Boys and Their Toys

I was as snug as a bug under the covers this morning dreaming of white cream-filled donuts with peanut butter frosting when I was jolted awake by a thumping bass sound. My first thought was that my CPAP machine had gone awry so I fixed a baleful eye on that but it seemed to be functioning properly. In the meantime, the noise was continuing right outside our front windows…….whawh, whawh, whawh!

Opening both eyes now, I sat up and looked toward the window. It was still dark, for goodness sakes. Had there been a water main break in the night necessitating an emergency repair? I fumbled for the clock and checked the time. It was 6:30 a.m. The noise was starting to sound familiar. Could it be….Naw, he wouldn’t, would he? It WAS! My husband was running our snowblower at 6:45 in the morning.

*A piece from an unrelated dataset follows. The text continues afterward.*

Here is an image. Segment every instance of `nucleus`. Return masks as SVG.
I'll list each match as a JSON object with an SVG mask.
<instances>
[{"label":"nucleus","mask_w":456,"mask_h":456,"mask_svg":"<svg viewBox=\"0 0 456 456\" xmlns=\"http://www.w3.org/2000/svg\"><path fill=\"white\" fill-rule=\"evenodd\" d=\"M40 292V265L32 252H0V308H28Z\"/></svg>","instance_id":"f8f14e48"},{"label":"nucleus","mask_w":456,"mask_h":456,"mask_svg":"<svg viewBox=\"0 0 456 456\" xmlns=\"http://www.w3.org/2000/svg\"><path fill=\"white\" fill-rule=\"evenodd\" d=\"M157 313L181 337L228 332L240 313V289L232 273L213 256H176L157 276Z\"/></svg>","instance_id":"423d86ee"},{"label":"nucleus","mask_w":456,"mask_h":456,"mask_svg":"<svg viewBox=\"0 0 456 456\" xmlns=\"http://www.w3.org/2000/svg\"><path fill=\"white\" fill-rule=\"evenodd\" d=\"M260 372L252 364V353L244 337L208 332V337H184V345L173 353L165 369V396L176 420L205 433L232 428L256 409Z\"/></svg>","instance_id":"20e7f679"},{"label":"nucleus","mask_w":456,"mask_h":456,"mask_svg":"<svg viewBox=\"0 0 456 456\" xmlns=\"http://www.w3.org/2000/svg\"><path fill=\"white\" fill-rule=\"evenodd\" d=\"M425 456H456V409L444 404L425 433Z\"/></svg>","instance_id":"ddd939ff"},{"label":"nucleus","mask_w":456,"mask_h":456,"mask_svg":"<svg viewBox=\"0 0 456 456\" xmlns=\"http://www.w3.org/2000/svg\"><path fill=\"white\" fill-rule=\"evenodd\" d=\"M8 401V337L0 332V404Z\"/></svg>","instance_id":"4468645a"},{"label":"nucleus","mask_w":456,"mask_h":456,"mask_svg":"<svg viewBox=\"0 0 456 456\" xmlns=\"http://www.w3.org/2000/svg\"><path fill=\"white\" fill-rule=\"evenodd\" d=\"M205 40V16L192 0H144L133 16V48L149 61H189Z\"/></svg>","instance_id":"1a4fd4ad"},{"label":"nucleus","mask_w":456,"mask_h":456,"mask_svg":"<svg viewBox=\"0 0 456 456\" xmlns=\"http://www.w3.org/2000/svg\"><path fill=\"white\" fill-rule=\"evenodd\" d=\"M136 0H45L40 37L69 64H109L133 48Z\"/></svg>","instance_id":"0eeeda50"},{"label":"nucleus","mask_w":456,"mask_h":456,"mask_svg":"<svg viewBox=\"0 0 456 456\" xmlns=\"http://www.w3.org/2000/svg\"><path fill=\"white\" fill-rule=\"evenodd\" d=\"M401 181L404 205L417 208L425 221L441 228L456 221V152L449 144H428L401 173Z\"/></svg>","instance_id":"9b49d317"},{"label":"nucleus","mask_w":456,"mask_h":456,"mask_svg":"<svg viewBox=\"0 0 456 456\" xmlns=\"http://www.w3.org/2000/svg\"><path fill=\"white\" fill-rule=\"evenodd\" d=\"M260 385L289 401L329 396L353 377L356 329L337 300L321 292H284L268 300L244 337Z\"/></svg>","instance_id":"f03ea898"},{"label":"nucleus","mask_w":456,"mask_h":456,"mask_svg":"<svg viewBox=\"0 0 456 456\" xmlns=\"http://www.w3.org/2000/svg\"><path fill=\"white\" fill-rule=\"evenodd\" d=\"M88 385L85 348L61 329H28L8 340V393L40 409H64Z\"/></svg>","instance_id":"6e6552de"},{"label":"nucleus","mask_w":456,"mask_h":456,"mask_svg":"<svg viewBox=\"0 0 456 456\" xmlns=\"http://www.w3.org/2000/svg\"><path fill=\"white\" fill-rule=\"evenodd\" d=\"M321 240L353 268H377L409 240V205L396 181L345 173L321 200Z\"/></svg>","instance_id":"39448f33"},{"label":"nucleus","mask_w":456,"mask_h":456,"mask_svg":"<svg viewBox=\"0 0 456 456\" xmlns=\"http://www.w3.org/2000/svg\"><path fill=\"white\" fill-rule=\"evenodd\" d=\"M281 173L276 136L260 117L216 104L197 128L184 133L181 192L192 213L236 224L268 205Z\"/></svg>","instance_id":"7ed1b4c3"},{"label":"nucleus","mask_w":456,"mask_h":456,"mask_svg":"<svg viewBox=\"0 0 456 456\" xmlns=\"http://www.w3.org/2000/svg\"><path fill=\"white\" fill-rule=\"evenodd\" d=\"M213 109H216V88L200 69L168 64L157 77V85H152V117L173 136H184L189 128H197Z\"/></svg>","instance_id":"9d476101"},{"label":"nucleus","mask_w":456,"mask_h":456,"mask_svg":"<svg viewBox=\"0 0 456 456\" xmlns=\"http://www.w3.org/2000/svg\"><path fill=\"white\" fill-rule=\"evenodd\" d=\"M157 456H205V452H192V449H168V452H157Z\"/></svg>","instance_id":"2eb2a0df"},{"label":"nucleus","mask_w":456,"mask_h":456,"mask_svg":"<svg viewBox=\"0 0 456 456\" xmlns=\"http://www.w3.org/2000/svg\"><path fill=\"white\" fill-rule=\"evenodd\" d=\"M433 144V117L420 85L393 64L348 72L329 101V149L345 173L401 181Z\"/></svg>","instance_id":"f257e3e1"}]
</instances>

I really wanted to close my eyes and get back to those donuts but that awful racket just wouldn’t let me. “It must have really snowed a lot,” I thought. “There must be at least a foot of snow for George to be out there at this hour blowing snow.”

Our BIG blizzard.

Our BIG blizzard.

It was no use trying to go back to sleep so I figured I might as well get up and see what Mother Nature had dumped on our doorstep. I fumbled for my bathrobe and stumbled down the stairs to the front door. When I opened it, this is what I saw. What in the world? There was only about 3 inches of snow out there. Maybe the wind had blown most of the snow in other directions. I swung my head to look out towards the front. Nope! Still only about 3 inches of snow. I was fairly surprised though that there wasn’t an angry but sleepy mob out in the street shaking their fists at the snowblower.

"Almost" Snowbound

Almost Snowbound

I made myself a cup of coffee and sat down, wondering how long it would be before we received a phone call from an irate neighbor. Thankfully, it wasn’t long before George finished up and came inside. “Honey, what were you thinking?” I asked. “Do you realize what time it is?”

“About 7 a.m.?” he answered. “Hey, we got more snow then they thought we would. We actually got about 3 inches out there.”

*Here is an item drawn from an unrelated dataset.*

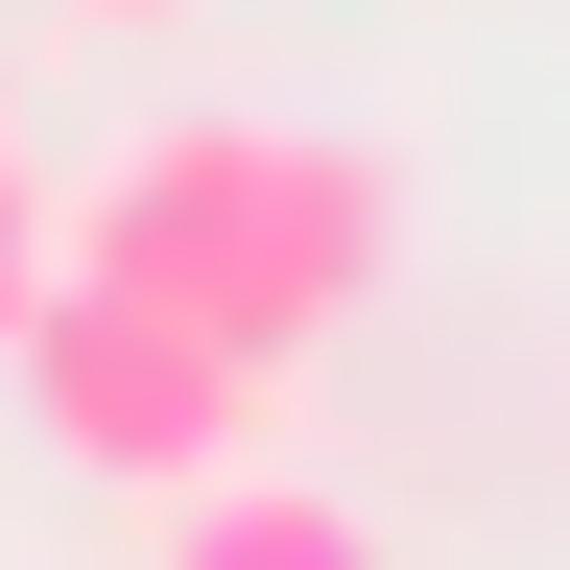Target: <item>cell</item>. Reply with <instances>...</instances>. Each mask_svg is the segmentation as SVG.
Wrapping results in <instances>:
<instances>
[{"label":"cell","mask_w":570,"mask_h":570,"mask_svg":"<svg viewBox=\"0 0 570 570\" xmlns=\"http://www.w3.org/2000/svg\"><path fill=\"white\" fill-rule=\"evenodd\" d=\"M48 285H71V214L24 190V142H0V356H24V309H48Z\"/></svg>","instance_id":"cell-4"},{"label":"cell","mask_w":570,"mask_h":570,"mask_svg":"<svg viewBox=\"0 0 570 570\" xmlns=\"http://www.w3.org/2000/svg\"><path fill=\"white\" fill-rule=\"evenodd\" d=\"M142 570H381V523H356L333 475H285V452H238V475H190L167 523H142Z\"/></svg>","instance_id":"cell-3"},{"label":"cell","mask_w":570,"mask_h":570,"mask_svg":"<svg viewBox=\"0 0 570 570\" xmlns=\"http://www.w3.org/2000/svg\"><path fill=\"white\" fill-rule=\"evenodd\" d=\"M0 381H24V428H48L71 475H119V499L238 475V452H262V404H285L262 356H214V333H167V309H119V285H48Z\"/></svg>","instance_id":"cell-2"},{"label":"cell","mask_w":570,"mask_h":570,"mask_svg":"<svg viewBox=\"0 0 570 570\" xmlns=\"http://www.w3.org/2000/svg\"><path fill=\"white\" fill-rule=\"evenodd\" d=\"M71 24H190V0H71Z\"/></svg>","instance_id":"cell-5"},{"label":"cell","mask_w":570,"mask_h":570,"mask_svg":"<svg viewBox=\"0 0 570 570\" xmlns=\"http://www.w3.org/2000/svg\"><path fill=\"white\" fill-rule=\"evenodd\" d=\"M0 142H24V96H0Z\"/></svg>","instance_id":"cell-6"},{"label":"cell","mask_w":570,"mask_h":570,"mask_svg":"<svg viewBox=\"0 0 570 570\" xmlns=\"http://www.w3.org/2000/svg\"><path fill=\"white\" fill-rule=\"evenodd\" d=\"M381 262H404V167H356V142H309V119H142L119 167L71 190V285H119V309L262 356V381Z\"/></svg>","instance_id":"cell-1"}]
</instances>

“No kidding!” I replied, a little dryly. “Don’t you think you started snowblowing a little early? My gosh, it woke me up at 6:45.”

“I didn’t start at 6:45,” he declared.

“Sure you did,” I insisted. “I checked my alarm clock and it said 6:45.”

“Nope,” he said proudly. “I started at 6:30.”

Winter Beauty from the Window

Winter Beauty from the Window

Next time they predict snow, I’m either going to hide the keys to the snowblower or I’m going to hand the man a sleeping bag so he can sleep in the garage next to his beloved snowblower and REALLY get a headstart on things in the morning. Me? I’m going to invest in a good set of earplugs.